Reforma Tributária 2027: O que Sua Empresa Precisa Fazer Agora

A maior mudança tributária das últimas décadas já começou. Desde 1º de janeiro de 2026, empresas brasileiras emitem notas fiscais com destaque obrigatório de CBS e IBS — dois novos tributos que substituirão PIS, Cofins, ICMS, ISS e IPI até 2033.

Se sua empresa ainda não se preparou, o alerta é claro: em janeiro de 2027, PIS e Cofins serão extintos e a CBS entra com alíquota cheia de 8,8%. Quem não adaptar sistemas, precificação e processos até lá enfrentará caos operacional, multas e perda de competitividade.

Este guia apresenta o cronograma completo, os impactos por setor, as ações práticas que sua empresa precisa executar agora e como um CFO as a Service pode conduzir toda essa transição sem você precisar contratar um diretor financeiro CLT.


O que é a Reforma Tributária e por que ela muda tudo

A Emenda Constitucional nº 132/2023, regulamentada pela Lei Complementar nº 214/2025, criou o IVA Dual brasileiro — um sistema que substitui cinco tributos por dois:

Tributos extintos Novo tributo Competência Quando
PIS + Cofins + IPI CBS (Contribuição sobre Bens e Serviços) Federal 2027
ICMS + ISS IBS (Imposto sobre Bens e Serviços) Estadual + Municipal 2029–2033
IS (Imposto Seletivo) Federal 2027

A alíquota combinada de IBS + CBS (o IVA brasileiro) está estimada entre 26,5% e 28%, colocando o Brasil entre as maiores cargas tributárias sobre consumo do mundo — a média da OCDE é 19%. Mas o impacto real varia enormemente por setor, regime tributário e estrutura de custos.

Dois princípios mudam completamente a lógica tributária brasileira: a não cumulatividade plena (crédito sobre praticamente toda aquisição vinculada à atividade) e a tributação no destino (o imposto acompanha o consumo, não a origem).

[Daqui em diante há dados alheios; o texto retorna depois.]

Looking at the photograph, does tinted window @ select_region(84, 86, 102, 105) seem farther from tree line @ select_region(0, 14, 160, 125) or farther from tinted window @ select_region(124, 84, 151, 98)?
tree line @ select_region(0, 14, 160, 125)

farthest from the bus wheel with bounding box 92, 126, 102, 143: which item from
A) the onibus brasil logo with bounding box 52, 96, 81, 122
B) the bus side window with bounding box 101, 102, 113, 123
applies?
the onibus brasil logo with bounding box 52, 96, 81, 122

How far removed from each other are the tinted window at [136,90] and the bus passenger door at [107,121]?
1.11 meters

Quem entender essa lógica primeiro terá vantagem competitiva.


Cronograma completo: 2026 a 2033

A transição foi desenhada em etapas para evitar choques econômicos. Mas "gradual" não significa "sem pressa" — cada fase exige preparação antecipada.

Ano O que acontece O que sua empresa precisa fazer
2026 Fase de testes: CBS 0,9% + IBS 0,1% = 1% simbólico. Destaque obrigatório em NF-e. Penalidades dispensadas até abril. PIS/Cofins/ICMS/ISS continuam vigentes. Atualizar ERP/sistema fiscal. Treinar equipe. Simular impacto. Revisar cadastros de NCM/NBS. Consultar contador sobre Simples Híbrido.
2027 PIS e Cofins extintos. CBS com alíquota cheia (~8,8%). IPI reduzido a zero (exceto ZFM). Imposto Seletivo entra em vigor. Split payment obrigatório. Reprecificar produtos/serviços. Renegociar contratos. Reavaliar regime tributário. Mapear créditos recuperáveis. Adaptar fluxo de caixa ao split payment.
2028 Consolidação do novo sistema. Ajustes e correções baseados no primeiro ano de operação real. Auditar créditos. Ajustar precificação com dados reais. Monitorar fornecedores (crédito depende da NF deles).
2029–2032 Transição ICMS/ISS → IBS progressiva: IBS começa com 10% da carga e aumenta anualmente até 100%. Gerenciar dois regimes simultaneamente. Recalcular preços a cada ano. Monitorar incentivos fiscais que serão extintos.
2033 Sistema definitivo: apenas CBS + IBS + IS. PIS, Cofins, ICMS, ISS e IPI totalmente extintos. Operação 100% no novo sistema. Foco em otimização de créditos e eficiência tributária.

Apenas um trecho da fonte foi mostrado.